Exercise brief -> What follows are records. Restate all of them word for word.

Input for this task ->
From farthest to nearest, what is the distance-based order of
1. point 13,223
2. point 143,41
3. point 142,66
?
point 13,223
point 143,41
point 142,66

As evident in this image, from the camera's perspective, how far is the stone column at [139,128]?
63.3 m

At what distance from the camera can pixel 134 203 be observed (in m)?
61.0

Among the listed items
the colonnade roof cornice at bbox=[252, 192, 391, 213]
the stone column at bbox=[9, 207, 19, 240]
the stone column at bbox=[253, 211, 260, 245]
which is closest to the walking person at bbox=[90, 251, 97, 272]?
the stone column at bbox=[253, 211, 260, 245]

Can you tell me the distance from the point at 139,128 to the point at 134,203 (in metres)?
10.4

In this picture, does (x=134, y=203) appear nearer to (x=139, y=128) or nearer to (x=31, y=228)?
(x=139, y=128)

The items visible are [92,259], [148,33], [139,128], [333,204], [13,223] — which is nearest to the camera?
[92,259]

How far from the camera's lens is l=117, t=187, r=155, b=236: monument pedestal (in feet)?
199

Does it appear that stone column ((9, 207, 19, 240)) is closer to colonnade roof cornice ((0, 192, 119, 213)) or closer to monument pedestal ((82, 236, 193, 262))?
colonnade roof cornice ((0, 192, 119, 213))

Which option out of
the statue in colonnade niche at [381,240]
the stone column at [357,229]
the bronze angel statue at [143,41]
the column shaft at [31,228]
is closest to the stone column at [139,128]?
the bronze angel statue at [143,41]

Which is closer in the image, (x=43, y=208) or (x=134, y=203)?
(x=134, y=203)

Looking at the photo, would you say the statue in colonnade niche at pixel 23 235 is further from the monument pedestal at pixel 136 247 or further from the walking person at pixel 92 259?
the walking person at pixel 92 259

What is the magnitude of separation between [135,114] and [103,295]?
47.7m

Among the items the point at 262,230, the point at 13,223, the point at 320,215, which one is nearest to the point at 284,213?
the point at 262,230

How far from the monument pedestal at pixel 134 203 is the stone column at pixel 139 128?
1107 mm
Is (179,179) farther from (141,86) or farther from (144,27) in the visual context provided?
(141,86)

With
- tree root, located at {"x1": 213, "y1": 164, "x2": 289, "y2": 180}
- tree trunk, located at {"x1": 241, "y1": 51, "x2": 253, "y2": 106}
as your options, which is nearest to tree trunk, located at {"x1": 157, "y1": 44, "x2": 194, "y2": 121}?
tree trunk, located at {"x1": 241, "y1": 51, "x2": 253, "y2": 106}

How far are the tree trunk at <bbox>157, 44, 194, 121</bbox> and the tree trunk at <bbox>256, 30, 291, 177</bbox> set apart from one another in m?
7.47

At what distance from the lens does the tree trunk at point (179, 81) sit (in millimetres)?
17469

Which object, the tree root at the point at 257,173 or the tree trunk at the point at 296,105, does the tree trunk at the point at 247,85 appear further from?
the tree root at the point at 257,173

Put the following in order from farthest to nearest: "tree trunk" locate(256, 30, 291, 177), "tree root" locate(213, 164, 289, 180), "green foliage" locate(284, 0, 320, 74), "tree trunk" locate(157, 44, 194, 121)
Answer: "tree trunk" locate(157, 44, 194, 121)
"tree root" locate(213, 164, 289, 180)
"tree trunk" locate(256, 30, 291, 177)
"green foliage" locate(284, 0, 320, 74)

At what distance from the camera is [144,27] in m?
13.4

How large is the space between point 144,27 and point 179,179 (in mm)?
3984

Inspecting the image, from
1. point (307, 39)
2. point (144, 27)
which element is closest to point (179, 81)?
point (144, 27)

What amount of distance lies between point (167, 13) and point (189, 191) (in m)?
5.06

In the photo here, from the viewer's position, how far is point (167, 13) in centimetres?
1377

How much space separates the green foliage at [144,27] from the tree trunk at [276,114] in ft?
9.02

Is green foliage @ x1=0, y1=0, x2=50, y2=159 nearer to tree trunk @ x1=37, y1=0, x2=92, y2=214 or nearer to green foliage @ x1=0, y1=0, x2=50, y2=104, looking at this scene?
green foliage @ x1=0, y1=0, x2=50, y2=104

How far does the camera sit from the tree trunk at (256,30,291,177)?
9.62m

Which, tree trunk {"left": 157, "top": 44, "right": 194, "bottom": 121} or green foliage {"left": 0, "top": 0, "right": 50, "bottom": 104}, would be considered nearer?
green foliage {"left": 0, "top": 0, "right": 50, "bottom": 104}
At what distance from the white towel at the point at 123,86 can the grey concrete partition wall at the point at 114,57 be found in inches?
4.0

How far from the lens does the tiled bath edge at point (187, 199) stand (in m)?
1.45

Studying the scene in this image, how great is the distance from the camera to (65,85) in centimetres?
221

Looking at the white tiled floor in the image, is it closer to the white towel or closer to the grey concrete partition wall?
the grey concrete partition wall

Result of this task ->
From farthest to nearest, what is the distance-based order of
1. point 13,223
2. point 143,41
3. point 142,66
?
point 13,223
point 143,41
point 142,66

As evident in this image, from the camera's perspective, how far is the stone column at [139,128]?
63.3 m

At what distance from the camera can pixel 134 203 be observed (in m)?
61.0

Among the listed items
the colonnade roof cornice at bbox=[252, 192, 391, 213]
the stone column at bbox=[9, 207, 19, 240]
the stone column at bbox=[253, 211, 260, 245]
which is closest to the walking person at bbox=[90, 251, 97, 272]?
the stone column at bbox=[253, 211, 260, 245]

Can you tell me the distance from the point at 139,128 to the point at 134,203 (in metres)?
10.4

In this picture, does (x=134, y=203) appear nearer to (x=139, y=128) or nearer to (x=31, y=228)?
(x=139, y=128)

The items visible are [92,259], [148,33], [139,128], [333,204], [13,223] — which is nearest to the camera?
[92,259]

How far from the camera's lens is l=117, t=187, r=155, b=236: monument pedestal (in feet)?
199

Does it appear that stone column ((9, 207, 19, 240)) is closer to colonnade roof cornice ((0, 192, 119, 213)) or closer to monument pedestal ((82, 236, 193, 262))?
colonnade roof cornice ((0, 192, 119, 213))

Which option out of
the statue in colonnade niche at [381,240]
the stone column at [357,229]
the bronze angel statue at [143,41]
the column shaft at [31,228]
is closest to the stone column at [139,128]?
the bronze angel statue at [143,41]

Which is closer in the image, (x=43, y=208) or (x=134, y=203)?
(x=134, y=203)

Looking at the photo, would you say the statue in colonnade niche at pixel 23 235 is further from the monument pedestal at pixel 136 247 or further from the walking person at pixel 92 259?
the walking person at pixel 92 259

What is the magnitude of separation between [135,114] and [103,295]?
47.7m

Among the items the point at 262,230, the point at 13,223, the point at 320,215, which one is nearest to the point at 284,213?
the point at 262,230

How far from the monument pedestal at pixel 134 203 is the stone column at pixel 139 128?
1107 mm
Is (179,179) farther from (141,86) or farther from (144,27) in the visual context provided?
(141,86)

With
- tree root, located at {"x1": 213, "y1": 164, "x2": 289, "y2": 180}
- tree trunk, located at {"x1": 241, "y1": 51, "x2": 253, "y2": 106}
as your options, which is nearest to tree trunk, located at {"x1": 157, "y1": 44, "x2": 194, "y2": 121}?
tree trunk, located at {"x1": 241, "y1": 51, "x2": 253, "y2": 106}

How far are the tree trunk at <bbox>157, 44, 194, 121</bbox> and the tree trunk at <bbox>256, 30, 291, 177</bbox> set apart from one another in m?
7.47

At what distance from the lens does the tree trunk at point (179, 81) sit (in millimetres)?
17469

Which object, the tree root at the point at 257,173 or the tree trunk at the point at 296,105, does the tree trunk at the point at 247,85 appear further from?
the tree root at the point at 257,173

Put the following in order from farthest to nearest: "tree trunk" locate(256, 30, 291, 177), "tree root" locate(213, 164, 289, 180), "green foliage" locate(284, 0, 320, 74), "tree trunk" locate(157, 44, 194, 121)
Answer: "tree trunk" locate(157, 44, 194, 121)
"tree root" locate(213, 164, 289, 180)
"tree trunk" locate(256, 30, 291, 177)
"green foliage" locate(284, 0, 320, 74)

At what distance from the camera is [144,27] in m?
13.4

How large is the space between point 144,27 and point 179,179 (in mm)?
3984

Inspecting the image, from
1. point (307, 39)
2. point (144, 27)
which element is closest to point (179, 81)?
point (144, 27)

What amount of distance lies between point (167, 13) and point (189, 191) (in m)?
5.06

In the photo here, from the viewer's position, how far is point (167, 13) in centimetres?
1377

How much space separates the green foliage at [144,27] from the tree trunk at [276,114] in ft?
9.02

Is green foliage @ x1=0, y1=0, x2=50, y2=159 nearer to tree trunk @ x1=37, y1=0, x2=92, y2=214 or nearer to green foliage @ x1=0, y1=0, x2=50, y2=104, looking at this scene?
green foliage @ x1=0, y1=0, x2=50, y2=104

How far does the camera sit from the tree trunk at (256,30,291,177)?
9.62m

Which, tree trunk {"left": 157, "top": 44, "right": 194, "bottom": 121} or green foliage {"left": 0, "top": 0, "right": 50, "bottom": 104}, would be considered nearer?
green foliage {"left": 0, "top": 0, "right": 50, "bottom": 104}
At what distance from the white towel at the point at 123,86 can the grey concrete partition wall at the point at 114,57 be found in inches?
4.0

How far from the lens does the tiled bath edge at point (187, 199) stand (in m)?
1.45

Studying the scene in this image, how great is the distance from the camera to (65,85) in centimetres?
221

Looking at the white tiled floor in the image, is it closer to the white towel or closer to the grey concrete partition wall?
the grey concrete partition wall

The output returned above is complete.